Light-induced changes were studied in 3-month old albino and pigmented rats following exposure to 12 hours of 3000 lux of cyclic light for periods ranging from 1-month to 9-months. Eyes of treated and control animals were studied by light microscopy and transmission electron microscopy. Research was conducted in compliance with the "ARVO Statement for the Use of Animals in Ophthalmic and Visual Sciences Research".
Phototoxic retinal degeneration was not produced in pigmented rats. After one-month exposure to cyclic light only necrotic or degenerative fragments of photoreceptor cells are still found. There are neovascular sprouts extending towards, but not yet entering, the RPE layer. The apeces of the RPE cells is thickened due to compact membranous change interpreted as smooth endoplasmic reticulum. By 3-months of exposure there is neovascular proliferation from the inner retina that displaces RPE multifocally. RPE cells sheath these vascular structures as they extend from the inner retina.

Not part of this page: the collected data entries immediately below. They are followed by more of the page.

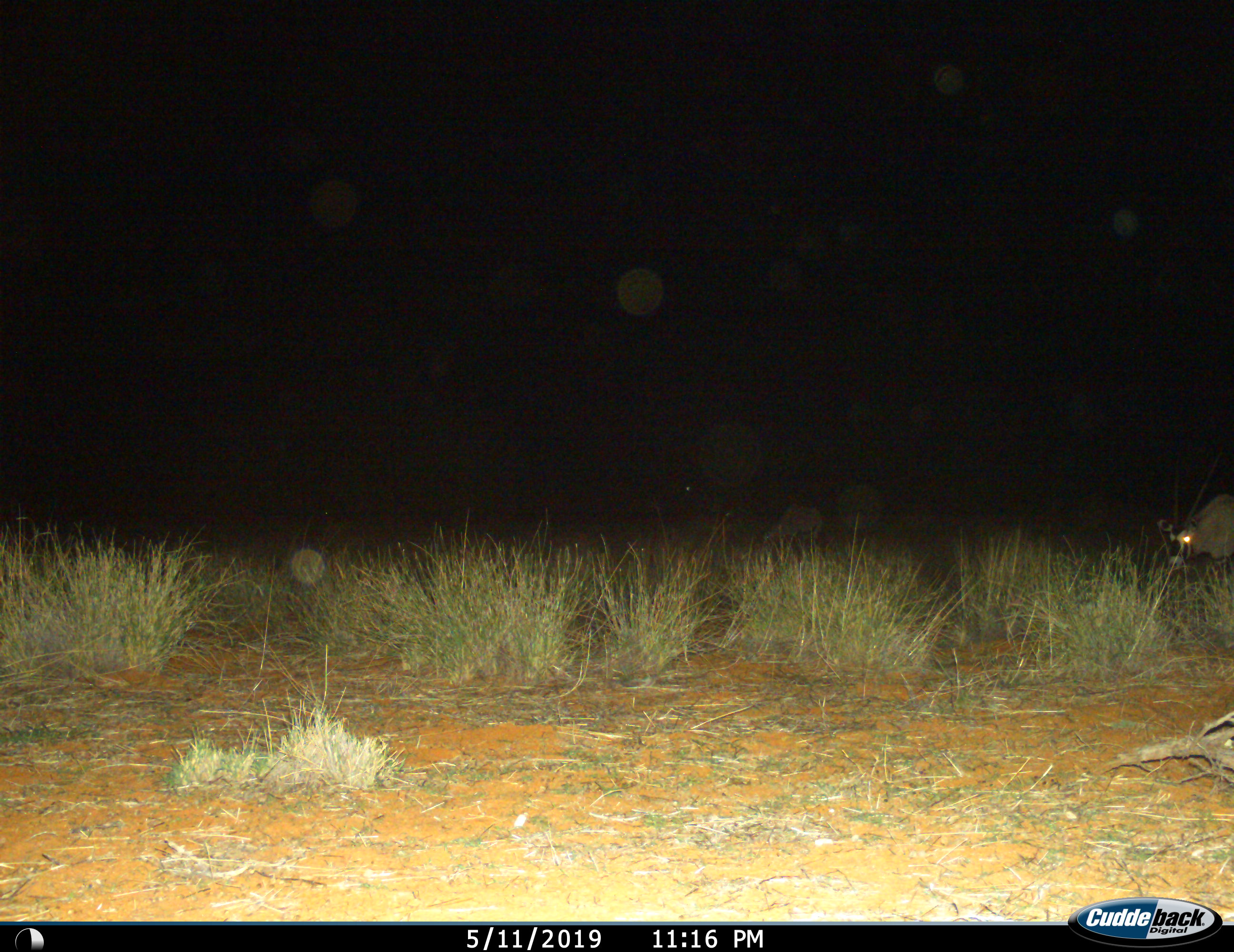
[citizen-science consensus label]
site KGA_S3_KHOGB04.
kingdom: Animalia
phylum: Chordata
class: Mammalia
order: Artiodactyla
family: Bovidae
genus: Oryx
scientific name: Oryx gazella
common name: gemsbok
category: oryx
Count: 1.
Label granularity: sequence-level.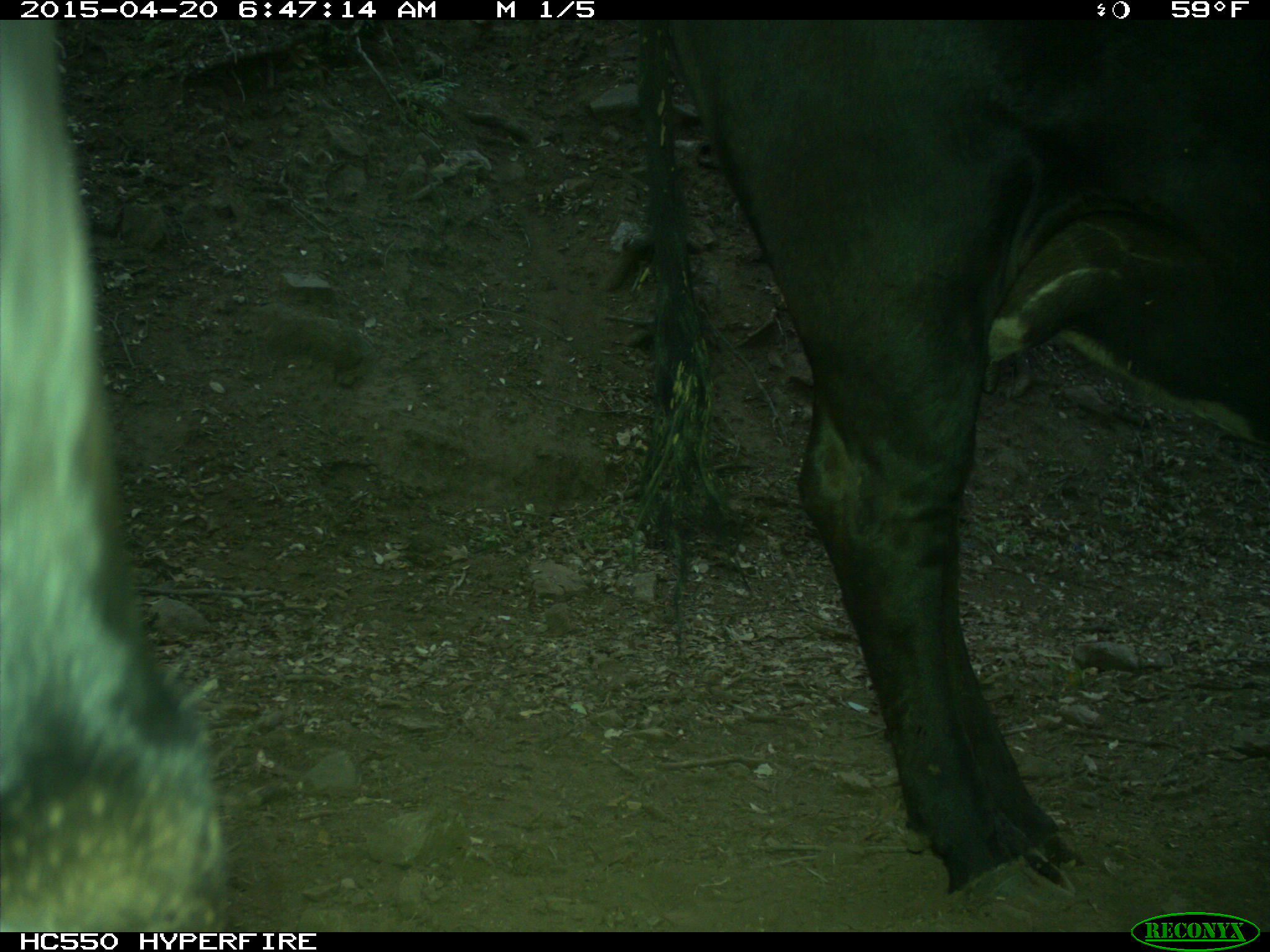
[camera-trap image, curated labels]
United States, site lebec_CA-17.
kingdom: Animalia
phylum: Chordata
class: Mammalia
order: Artiodactyla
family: Bovidae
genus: Bos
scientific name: Bos taurus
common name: domestic cow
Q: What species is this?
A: Bos taurus (domestic cow).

No defects were seen in Bruch’s membrane at any stage of the disease studied. The abnormally distributed vessels have tight junctions supporting the hypothesis that they are derived from retinal and not choroidal vessels. This process is advanced to the same degree in animals exposed to light for one-month with a 5-month recovery as it is in animals exposed to light the entire 6-months.
Retinal degeneration, including neovascular proliferation occurs in albino rats with prolonged exposure to cyclic light. This degeneration leads to expected photoreceptor necrosis and loss early and to RPE remodeling and invasion of the RPE layer by neovascular proliferation of inner retinal vessels.